Serving Suggestion

If you look at the pictures on the outside of say a packet of biscuits or a box of cereal you may notice some small print.  The small print must be there for legal reasons.  Quite often you see a disclaimer saying something about the photo not showing the actual size of the product.  Recently I noticed that if the photo shows the product with any other type of food it has to be labelled as a “serving suggestion”.  Some how this just seems like the wrong term.  What they really want to say is either (a) this is what you eat it with dumb arse, or (b) we’re trying to make a lump of food interesting by putting it with other stuff (dumb arse).

I think this photo fits into category (a):

This is not really a suggestion.  This is in fact what you do with Vegemite.  It would be like Toyota “suggesting” you put petrol in your car.

Into category (b) comes this kind of thing:

If this is actually a serving suggestion then it seems that Sanitarium are indicating we should fill up our bowl with milk, put it on the floor, and drop all our Wheet Bix and sliced fruit in it from a ladder.  Which is fine by me, but seems messy.

Biscuit packets also offer helpful hints about how to serve their products.  This is a nice touch:

How about some little mint leaves with your mint biscuit?

This is my favourite suggestion though,

How about halving a coconut and serving that with your next macaroon?  It’s these little Martha Stewart touches that can really enliven an otherwise boring snack.

7 thoughts on “Serving Suggestion

  1. giggling away – you’re so right, specially the (dumb-arse) bits! When I taught English to a Chinese girl once upon a long time ago, we went to the supermarket and it was a very interesting experience trying to tell her what was ACTUALLY in the packets vs the great ‘serving suggestions’ on the pictures. “No, you don’t get all of that, you just get this little wee part of the picture…”

  2. You have no idea how happy I am to see you back here blogging. Writing about this inane kind of stuff is always your best comedic work.

    That is the tiniest coconut I’ve ever seen in my life. It’s like it was grown specially for that picture. Are those coconut-flavored TimTams? Oh please let it be so.

    By the way, now that I know you’re back in the blogosphere, I can Dynomite! your cat-riding photo. I thought it might be in poor taste to use it, without you around to defend yourself. Instead now it’ll simply be in poor taste, with you around to defend yourself.

  3. Maybe Rosamund has been reading the Weetbix serving suggestions – might explain why she thinks hurling food acroos the room and throwing it on the floor from the great height of her high chair is normal eating behaviour!

  4. Had Tim Tams tonight. Yummy. No serving suggestions. I guess nobody needs help with Tim Tams – stuff them into your mouth.

    Could be small coconut; could be HUGE biscuits.

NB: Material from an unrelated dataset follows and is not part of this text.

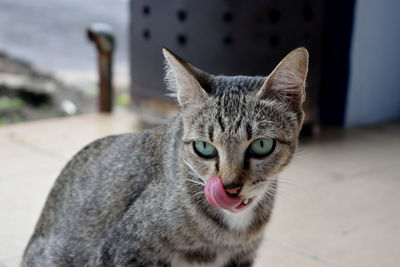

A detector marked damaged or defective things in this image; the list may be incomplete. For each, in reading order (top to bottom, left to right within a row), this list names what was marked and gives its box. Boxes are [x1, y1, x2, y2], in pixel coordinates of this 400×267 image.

rusty pipe [86, 22, 114, 113]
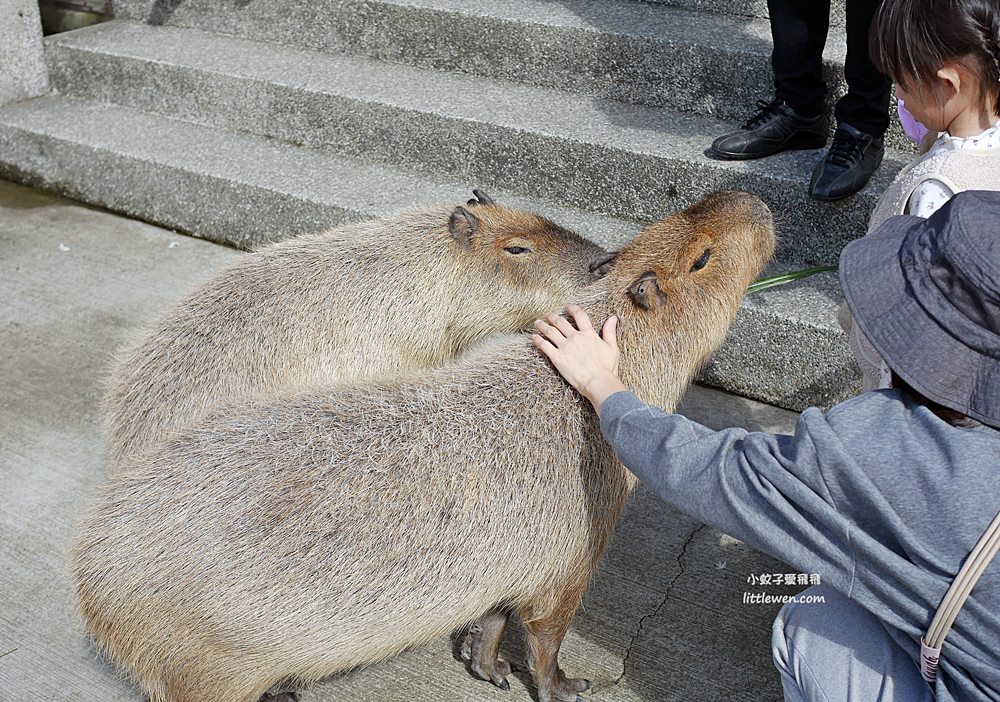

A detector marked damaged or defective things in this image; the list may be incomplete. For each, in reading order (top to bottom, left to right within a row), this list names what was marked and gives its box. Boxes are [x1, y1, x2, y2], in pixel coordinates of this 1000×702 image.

cracked pavement [0, 183, 796, 702]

    Re: cat-riding. Some things are indefensible.

  5. It’s like the makers of Vegemite are worried we’ll think we just eat it straight out of the jar. “Gark! This stuff is disgusting!”

  6. Replying to you is just silly because you’re sitting next to me on the couch reading this as I type it.

  7. Welcome back, JP 🙂

    I have to say, I’m a little confused about your wife’s comment. Is she trying to say that’s not normal eating behaviour? Please help me to understand because my parents never explained that to me.